Vue des chantiers de l'Altantique à Saint-Nazaire, en Loire-Atlantique, depuis la terrasse de la base sous-marine. Business Insider France/Elisabeth Hu

C'est un nouveau coup porté au mariage sans cesse retardé depuis deux ans entre les Chantiers de l'Atlantique (ex-STX) et l'Italien Fincantieri. 

Ce mardi, la Commission européenne a annoncé dans un communiqué avoir accepté une requête soumise par la France et l'Allemagne, lui demandant d'examiner le projet au regard du règlement de l'Union européenne sur les concentrations.

Le rachat des chantiers français par Fincantieri n'a pas besoin normalement d'être notifié à la Commission européenne en raison d'un chiffre d'affaires inférieur au seuil fixé par le règlement mais la France et l'Allemagne ont fait chacune une demande de renvoi, pour des raisons différentes.

L'Allemagne s'inquiète réellement d'une situation qui pourrait devenir anticoncurrentielle.

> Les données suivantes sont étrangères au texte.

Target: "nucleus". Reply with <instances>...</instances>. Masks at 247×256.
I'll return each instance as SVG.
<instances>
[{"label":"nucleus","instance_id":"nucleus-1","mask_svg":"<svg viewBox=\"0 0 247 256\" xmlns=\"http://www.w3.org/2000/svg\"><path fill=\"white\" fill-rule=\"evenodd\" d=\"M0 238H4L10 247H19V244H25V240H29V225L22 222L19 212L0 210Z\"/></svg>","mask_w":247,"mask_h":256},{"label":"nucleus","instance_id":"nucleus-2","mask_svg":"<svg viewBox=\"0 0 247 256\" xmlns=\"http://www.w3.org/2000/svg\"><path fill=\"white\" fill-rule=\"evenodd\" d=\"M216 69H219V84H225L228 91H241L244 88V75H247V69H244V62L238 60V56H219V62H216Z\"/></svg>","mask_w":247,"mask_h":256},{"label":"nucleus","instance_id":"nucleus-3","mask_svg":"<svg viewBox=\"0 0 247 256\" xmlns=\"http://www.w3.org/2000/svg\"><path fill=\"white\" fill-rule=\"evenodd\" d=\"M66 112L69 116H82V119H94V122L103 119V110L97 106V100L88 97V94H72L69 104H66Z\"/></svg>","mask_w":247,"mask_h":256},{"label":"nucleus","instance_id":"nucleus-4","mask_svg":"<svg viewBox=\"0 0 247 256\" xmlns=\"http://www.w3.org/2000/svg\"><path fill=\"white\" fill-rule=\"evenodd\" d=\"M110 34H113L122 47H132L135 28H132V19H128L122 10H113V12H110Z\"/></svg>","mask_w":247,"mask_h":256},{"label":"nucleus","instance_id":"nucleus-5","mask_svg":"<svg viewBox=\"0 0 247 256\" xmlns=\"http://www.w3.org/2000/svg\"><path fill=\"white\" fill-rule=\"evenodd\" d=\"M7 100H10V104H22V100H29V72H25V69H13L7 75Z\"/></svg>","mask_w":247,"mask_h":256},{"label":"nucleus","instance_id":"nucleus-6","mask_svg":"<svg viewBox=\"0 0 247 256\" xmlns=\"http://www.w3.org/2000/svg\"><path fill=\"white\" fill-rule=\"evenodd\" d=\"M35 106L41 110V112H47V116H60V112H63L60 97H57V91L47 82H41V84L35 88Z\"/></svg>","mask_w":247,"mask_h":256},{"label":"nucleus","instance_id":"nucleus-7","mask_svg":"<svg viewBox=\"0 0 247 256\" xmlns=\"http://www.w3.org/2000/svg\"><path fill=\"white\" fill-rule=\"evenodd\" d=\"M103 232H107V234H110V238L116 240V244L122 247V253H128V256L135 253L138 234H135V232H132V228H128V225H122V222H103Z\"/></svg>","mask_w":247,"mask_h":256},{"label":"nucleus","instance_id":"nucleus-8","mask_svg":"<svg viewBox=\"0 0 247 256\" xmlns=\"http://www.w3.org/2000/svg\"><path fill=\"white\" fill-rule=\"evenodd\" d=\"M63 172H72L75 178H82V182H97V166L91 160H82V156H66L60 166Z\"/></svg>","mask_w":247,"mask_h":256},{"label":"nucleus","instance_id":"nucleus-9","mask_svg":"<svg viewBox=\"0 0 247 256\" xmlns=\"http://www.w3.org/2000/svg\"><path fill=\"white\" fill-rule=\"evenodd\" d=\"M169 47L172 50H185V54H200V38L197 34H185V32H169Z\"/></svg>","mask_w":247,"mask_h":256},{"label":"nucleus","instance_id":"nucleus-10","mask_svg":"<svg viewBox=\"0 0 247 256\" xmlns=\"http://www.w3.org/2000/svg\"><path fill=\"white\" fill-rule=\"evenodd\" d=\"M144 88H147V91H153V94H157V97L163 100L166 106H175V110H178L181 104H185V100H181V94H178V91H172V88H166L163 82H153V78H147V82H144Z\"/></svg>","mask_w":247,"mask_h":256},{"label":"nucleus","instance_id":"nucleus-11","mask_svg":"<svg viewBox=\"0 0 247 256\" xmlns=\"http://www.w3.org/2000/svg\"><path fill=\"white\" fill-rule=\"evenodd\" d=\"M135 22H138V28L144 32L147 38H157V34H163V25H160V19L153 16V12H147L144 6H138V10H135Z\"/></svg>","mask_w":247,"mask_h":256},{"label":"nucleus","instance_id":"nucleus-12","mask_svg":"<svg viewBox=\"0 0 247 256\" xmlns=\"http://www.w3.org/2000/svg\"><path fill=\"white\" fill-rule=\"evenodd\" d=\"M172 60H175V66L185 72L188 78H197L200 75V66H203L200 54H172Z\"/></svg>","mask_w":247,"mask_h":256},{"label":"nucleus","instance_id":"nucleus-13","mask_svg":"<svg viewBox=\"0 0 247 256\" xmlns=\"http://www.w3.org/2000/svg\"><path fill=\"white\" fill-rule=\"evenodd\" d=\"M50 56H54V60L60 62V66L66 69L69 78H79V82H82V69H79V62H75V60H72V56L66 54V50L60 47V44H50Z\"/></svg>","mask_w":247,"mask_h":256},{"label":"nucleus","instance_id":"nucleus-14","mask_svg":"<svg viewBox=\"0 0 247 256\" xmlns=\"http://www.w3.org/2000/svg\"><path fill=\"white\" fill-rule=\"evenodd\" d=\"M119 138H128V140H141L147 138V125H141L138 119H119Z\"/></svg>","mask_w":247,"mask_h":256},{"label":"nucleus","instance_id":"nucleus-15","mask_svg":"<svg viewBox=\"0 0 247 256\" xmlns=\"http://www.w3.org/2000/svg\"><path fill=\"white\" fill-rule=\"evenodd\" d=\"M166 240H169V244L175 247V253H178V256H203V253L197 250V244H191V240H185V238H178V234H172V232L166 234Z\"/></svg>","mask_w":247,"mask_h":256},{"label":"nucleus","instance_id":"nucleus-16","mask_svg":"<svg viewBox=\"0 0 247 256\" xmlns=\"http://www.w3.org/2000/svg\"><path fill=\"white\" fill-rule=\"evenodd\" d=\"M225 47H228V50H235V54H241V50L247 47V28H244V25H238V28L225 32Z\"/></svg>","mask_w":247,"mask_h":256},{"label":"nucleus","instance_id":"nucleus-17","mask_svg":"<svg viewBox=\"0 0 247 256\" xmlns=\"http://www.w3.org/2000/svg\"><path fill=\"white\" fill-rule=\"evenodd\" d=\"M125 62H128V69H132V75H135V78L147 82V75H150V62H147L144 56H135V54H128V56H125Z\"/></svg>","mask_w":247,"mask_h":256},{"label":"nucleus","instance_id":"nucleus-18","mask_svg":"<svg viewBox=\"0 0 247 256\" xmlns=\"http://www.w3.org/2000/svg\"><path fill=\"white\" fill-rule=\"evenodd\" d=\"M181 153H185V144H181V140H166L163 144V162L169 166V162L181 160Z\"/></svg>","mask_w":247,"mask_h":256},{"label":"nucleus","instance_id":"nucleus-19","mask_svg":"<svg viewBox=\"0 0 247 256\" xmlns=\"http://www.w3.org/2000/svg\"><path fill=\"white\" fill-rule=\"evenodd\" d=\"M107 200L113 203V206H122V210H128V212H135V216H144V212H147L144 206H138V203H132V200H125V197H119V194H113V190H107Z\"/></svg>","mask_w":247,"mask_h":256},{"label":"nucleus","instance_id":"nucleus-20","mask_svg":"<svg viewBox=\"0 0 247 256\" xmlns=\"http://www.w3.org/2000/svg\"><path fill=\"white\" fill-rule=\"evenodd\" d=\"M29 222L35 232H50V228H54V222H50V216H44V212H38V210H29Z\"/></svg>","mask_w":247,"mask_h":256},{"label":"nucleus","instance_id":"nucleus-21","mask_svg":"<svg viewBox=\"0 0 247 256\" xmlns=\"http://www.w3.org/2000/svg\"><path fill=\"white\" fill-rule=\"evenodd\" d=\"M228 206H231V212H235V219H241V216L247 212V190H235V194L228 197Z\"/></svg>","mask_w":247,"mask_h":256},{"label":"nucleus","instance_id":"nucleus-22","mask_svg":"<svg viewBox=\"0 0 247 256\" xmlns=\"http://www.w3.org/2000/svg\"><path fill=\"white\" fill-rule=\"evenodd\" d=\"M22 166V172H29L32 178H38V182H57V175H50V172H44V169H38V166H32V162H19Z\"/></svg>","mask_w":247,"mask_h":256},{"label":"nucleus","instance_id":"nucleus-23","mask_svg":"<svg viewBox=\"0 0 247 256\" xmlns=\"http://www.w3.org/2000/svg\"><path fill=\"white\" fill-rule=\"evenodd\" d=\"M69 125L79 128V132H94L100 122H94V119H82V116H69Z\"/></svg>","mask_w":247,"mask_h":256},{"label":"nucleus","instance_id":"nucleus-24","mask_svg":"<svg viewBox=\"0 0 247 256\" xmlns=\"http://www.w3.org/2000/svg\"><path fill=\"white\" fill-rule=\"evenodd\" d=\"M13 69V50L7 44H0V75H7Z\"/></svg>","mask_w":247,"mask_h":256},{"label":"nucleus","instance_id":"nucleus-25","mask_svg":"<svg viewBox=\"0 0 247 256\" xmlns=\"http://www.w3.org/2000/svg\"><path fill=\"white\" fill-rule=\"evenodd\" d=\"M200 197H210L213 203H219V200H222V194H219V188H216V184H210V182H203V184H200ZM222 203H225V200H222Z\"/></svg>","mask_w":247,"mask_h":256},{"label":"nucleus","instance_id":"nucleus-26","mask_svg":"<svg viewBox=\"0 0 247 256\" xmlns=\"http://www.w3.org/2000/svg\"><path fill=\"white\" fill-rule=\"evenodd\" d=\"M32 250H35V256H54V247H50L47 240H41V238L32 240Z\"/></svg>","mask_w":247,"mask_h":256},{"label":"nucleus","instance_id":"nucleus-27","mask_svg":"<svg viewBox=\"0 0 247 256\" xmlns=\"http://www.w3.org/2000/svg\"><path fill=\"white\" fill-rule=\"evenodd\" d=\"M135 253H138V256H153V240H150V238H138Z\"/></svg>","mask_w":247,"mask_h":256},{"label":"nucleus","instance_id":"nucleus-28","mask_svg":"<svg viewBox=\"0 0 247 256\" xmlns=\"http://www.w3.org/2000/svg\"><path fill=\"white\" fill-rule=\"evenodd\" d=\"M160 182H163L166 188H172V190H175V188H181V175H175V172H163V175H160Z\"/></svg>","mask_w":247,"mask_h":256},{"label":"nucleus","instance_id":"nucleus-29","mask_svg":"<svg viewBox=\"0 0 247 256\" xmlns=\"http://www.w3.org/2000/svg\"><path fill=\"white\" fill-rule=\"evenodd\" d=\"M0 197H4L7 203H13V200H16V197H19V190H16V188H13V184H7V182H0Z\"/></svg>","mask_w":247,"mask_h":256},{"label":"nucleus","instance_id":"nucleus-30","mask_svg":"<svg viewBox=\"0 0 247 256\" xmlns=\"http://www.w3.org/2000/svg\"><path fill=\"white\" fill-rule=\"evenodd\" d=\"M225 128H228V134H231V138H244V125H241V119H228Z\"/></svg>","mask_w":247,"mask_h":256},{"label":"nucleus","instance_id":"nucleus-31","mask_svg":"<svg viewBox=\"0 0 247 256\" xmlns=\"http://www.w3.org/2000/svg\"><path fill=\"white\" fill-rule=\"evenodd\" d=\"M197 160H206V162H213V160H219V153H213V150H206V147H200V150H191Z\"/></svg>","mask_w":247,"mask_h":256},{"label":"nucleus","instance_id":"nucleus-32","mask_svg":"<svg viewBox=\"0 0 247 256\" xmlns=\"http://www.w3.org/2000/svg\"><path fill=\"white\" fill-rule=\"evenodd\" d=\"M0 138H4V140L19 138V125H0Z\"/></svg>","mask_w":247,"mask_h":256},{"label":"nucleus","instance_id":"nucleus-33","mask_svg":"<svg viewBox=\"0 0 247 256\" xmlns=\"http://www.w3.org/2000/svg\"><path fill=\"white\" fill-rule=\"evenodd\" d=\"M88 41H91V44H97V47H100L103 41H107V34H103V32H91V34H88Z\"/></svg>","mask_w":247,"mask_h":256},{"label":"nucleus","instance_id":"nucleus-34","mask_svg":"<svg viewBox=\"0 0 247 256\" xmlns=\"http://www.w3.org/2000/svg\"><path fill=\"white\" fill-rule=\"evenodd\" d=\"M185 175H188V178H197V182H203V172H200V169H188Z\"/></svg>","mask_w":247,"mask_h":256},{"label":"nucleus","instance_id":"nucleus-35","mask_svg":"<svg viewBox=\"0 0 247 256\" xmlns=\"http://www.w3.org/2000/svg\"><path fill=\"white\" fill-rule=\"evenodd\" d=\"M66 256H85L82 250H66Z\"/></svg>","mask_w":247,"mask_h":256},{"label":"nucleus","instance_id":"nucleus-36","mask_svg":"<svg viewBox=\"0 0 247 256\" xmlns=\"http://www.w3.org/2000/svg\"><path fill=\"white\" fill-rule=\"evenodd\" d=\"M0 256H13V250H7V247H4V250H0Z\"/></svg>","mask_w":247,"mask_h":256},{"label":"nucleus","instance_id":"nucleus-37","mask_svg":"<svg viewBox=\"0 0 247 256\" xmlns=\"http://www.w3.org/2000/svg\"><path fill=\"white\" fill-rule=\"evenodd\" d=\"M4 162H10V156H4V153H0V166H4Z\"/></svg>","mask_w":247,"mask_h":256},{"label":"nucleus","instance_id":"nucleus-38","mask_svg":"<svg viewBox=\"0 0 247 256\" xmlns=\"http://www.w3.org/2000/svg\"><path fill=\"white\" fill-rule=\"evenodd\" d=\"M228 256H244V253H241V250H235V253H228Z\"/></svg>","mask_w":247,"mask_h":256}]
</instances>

La France, quand à elle, aimerait un feu vert officiel à l'opération de rachat par Fincantieri. 

"Sur la base des éléments fournis par la France et l'Allemagne, et sans préjudice de l'issue de son enquête exhaustive, la Commission considère que l'opération pourrait nuire de manière significative à la concurrence en matière de construction navale, en particulier sur le marché mondial des bateaux de croisière", lit-on dans le communiqué de l'institution. 

La Commission a également conclu qu'elle était "l'autorité la mieux placée pour examiner les effets transfrontaliers potentiels de l'opération."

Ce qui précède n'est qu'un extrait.